*Text section*
————————
Marketer vs. high-pressure sales home remodeling contractor

Obviously I had way too much fun analyzing their sales pitch.  Let’s break down what they did.

What we thought was going to be a simple task of having a contractor come over to our house and provide us with a quote for remodeling our bathroom turned into a two-hour high-pressure sales pitch from two salespeople, including a slide deck, videos, and a lot of sales tactics.

After they left, my husband started laughing and said, “I want to see your notebook.” “Why?,” I asked. “Because I saw your face crack into a smile and furious writing, and I know you.” Dang, I guess I’m not as sneaky as I thought.

So, without further adieu, here’s my notebook:

The notebook shows general notes about the bath remodel but also includes the following comments: - Price anchoring. “The average bath remodel costs.” - Priming “What’s important to you in a company you work with?” - Awards/endorsements = external affirmation - They just did the “I need to get something from my car, can I let myself back in?” Trick!!! “Building trust” - Affirmation & Good vs. bad guy. “Now Scott, I can see their point…” - Price anchoring again! Except the quote for us is above average (whoops!) - “We’re so busy, if we don’t have to come back out again before you say yes” discount - Social norms “Most people go with paying this way.” - Small yes to try to move to bigger yes “I know you said you’d have to think about it, but if you were going to move forward, which of these three payment options would you pick?” Really threw them off when we still wouldn’t answer.
My notes (with some modifications for privacy reasons) from listening to a sales pitch from a home remodeling contractor.

Obviously I had way too much fun analyzing their sales pitch.  Let’s break down what they did.

Sales prompts

Not listed on my notes, but one of the salespeople had a printed-out sales prompt form. It was multiple sheets, where he filled in our responses to questions like “What’s important to you in a company you work with?” At one point, he set it down next to me, and I was a little too obvious in looking at it, so he picked it up and moved it. Bummer.

Price anchoring

Near the beginning and right before they gave us the quote for our bathroom at the end, they showed us the “national average” price for a bathroom remodel.

This is a technique called price anchoring, where consumers tend to over-rely on the first price they hear or see. In most cases, this is used to make someone think they are getting an amazing deal. A good example of this is furniture stores, where they show the “list price” and then a much lower price they are asking, which makes the price they are asking seem like a great deal.

In this case though, price anchoring was a fail because their quote for us came in up to 2-3% higher than the national average. I can’t think of any reason they’d do this intentionally, so I’m pretty sure this was a mistake.
————————
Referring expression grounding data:
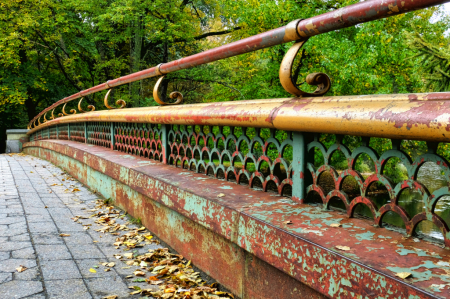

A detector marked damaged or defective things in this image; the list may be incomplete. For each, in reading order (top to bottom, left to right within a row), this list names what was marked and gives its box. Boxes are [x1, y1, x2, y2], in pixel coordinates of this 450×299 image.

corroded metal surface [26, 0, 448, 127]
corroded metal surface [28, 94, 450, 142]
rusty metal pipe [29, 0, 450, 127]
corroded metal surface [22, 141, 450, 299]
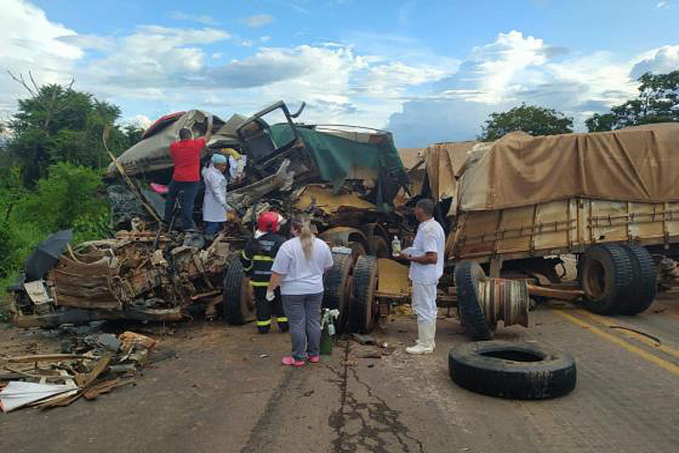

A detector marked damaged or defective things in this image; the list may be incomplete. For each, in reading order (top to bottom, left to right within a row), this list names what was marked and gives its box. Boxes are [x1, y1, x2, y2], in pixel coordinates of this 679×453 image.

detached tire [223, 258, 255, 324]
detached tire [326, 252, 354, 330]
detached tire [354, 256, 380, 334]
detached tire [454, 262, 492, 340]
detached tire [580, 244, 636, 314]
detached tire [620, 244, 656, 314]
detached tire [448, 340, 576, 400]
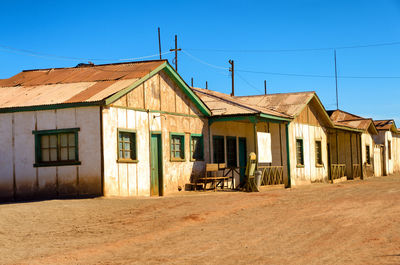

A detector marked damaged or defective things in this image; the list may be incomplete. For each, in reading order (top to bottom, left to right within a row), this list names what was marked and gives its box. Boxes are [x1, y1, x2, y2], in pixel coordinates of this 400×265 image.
————————
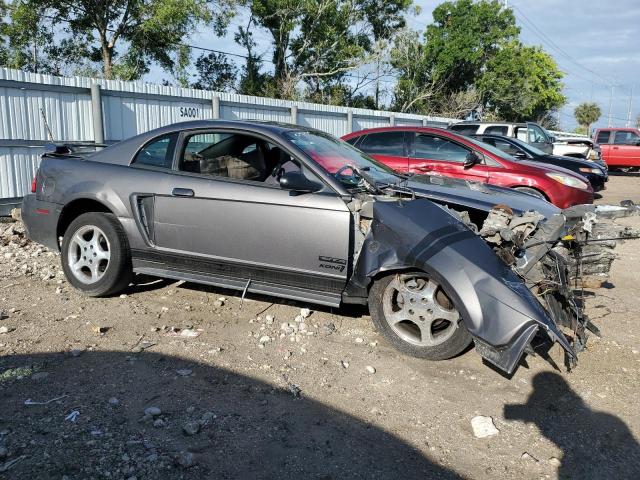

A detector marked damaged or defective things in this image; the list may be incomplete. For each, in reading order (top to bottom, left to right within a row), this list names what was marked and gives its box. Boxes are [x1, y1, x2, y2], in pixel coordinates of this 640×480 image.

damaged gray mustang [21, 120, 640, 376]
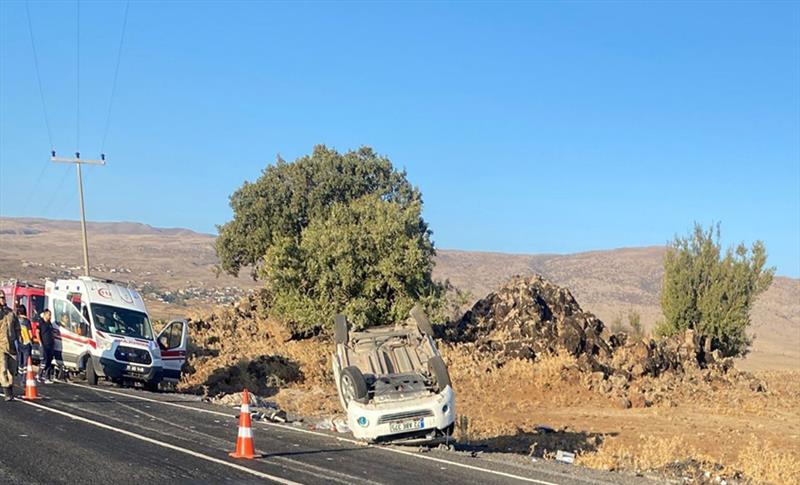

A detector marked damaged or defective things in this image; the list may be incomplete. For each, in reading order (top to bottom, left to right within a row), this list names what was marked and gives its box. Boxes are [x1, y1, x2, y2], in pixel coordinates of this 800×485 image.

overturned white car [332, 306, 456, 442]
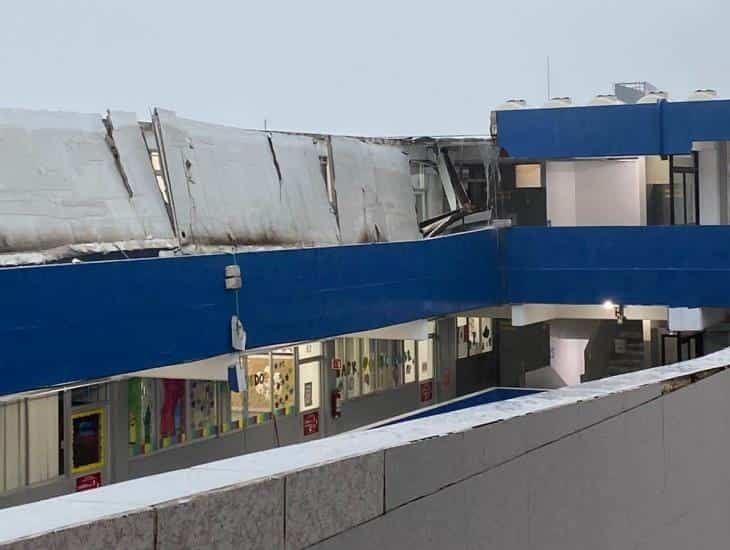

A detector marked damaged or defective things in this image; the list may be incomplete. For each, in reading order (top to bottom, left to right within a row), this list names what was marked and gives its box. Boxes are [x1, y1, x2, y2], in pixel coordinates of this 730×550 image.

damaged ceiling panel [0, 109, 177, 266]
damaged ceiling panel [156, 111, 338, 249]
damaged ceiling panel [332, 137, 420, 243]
————————
*Task 1*
Summarize the remodeling sales pitch text in two sentences.
*Task 2*
According to the remodeling sales pitch text, what did one of the salespeople have printed out?

*Your solution 1*
A contractor's visit to quote a bathroom remodel became a two-hour high-pressure sales pitch from two salespeople, with a slide deck, videos, and many sales tactics that the writer recorded in a notebook. One tactic was price anchoring with the "national average" price for a bathroom remodel, but it failed because the quote came in up to 2-3% higher than that average.

*Your solution 2*
A multiple-sheet sales prompt form.